Cultura

Dallo spazio un aiuto per conservare gli antichi testi del Vaticano

Il Vaticano chiede «aiuto» alle missioni spaziali per la conservazione del patrimonio culturale del pianeta attraverso la digitalizzazione di antichi manoscritti e codici. I due campi del sapere uniscono gli sforzi grazie alla collaborazione nata cinque anni fa tra l’Agenzia Spaziale Europea (Esa) e la Biblioteca Apostolica Vaticana, che, fondata nel 1475, è una delle più antiche istitutizioni del pianeta.

Obiettivo del progetto – i cui primi risultati sono stati presentati pochi giorni fa in Vaticano – «è digitalizzare gli 82mila manoscritti vaticani», come ha spiegato il prefetto della Biblioteca Apostolica, Cesare Pasini. Alcuni di questi risalgono anche a 1.800 anni fa e sono circa 1,6 milioni i documenti stampati. «Al momento siamo a circa il 15% del totale», ha informato Pasini.

 

«Abbiamo cominciato la digitalizzazione già da anni e stiamo collaborando con diversi Paesi», ha sottolineato invece l’arcivescovo Jean Louis Brugues bibliotecario e archivista della Biblioteca Apostolica vaticana.
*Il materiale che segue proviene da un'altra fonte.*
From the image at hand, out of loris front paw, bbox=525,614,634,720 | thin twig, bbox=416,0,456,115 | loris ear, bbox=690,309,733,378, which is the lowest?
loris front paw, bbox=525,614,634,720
Digitalizzare tutto il materiale, spiega, è utile e necessario «sia per conservare meglio i nostri tesori sia per renderli fruibili anche a distanza al nostro pubblico, «democratizzando» le procedure burocratiche».

 

I costi, però, «sono davvero enormi»: «Stiamo cercando sponsor, dal Giappone agli Usa alla Germania, perché la Santa Sede non ha la possibilità di sostenere questo sforzo economico», spiega il prelato. «La nostra istituzione ha sempre manifestato un interesse molto forte per l’aspetto scientifico della vita umana, penso ad esempio al fondo per l’astronomia o alla sala Gregoriana della torre dei venti dove è stato corretto il calendario internazionale. Con l’Esa stiamo scambiando dati e tecniche, prefigurando un ruolo più forte in futuro».

 

 

Da parte sua Josef Aschbacher, direttore del centro Esa per l’Osservazione della Terra Esrin di Frascati, afferma che la collaborazione con il Vaticano è «davvero molto importante e interessante». «Come noi dell’Esa, la Santa Sede ha il problema di possedere una grande mole di documenti e di scritture da digitalizzare e aprire a tutto il mondo: così, abbiamo applicato una tecnologia spaziale che noi già usiamo per l’osservazione della Terra e dell’Universo, lavorando insieme con costi davvero ridotti al minimo».

 

Più nel dettaglio, ha riferito Aschbacher, «il progetto facilita la conservazione e l’accesso futuro alle antiche collezioni della Biblioteca Vaticana grazie a un software sviluppato negli anni 70 da Nasa ed Esa per archiviare la grande mole di dati raccolta dalle missioni spaziali».

 

Basti pensare che solo i satelliti del progetto Copernicus per il monitoraggio della Terra, ha spiegato Simonetta Cheli, una delle responsabili della collaborazione, «a partire dal 2014 hanno prodotto 53 petabyte di dati, all’incirca quelli prodotti ogni giorno da Facebook». Grazie ai progressi nella tecnologia di archiviazione dei dati, spiegano gli esperti dell’Esa, è possibile conservare a lungo termine le immagini in formato elettronico. «Le istruzioni per leggere e decodificare i dati archiviati sono contenute negli stessi file digitalizzati – ha aggiunto Cheli – in modo da permettere anche in futuro di accedere alle informazioni».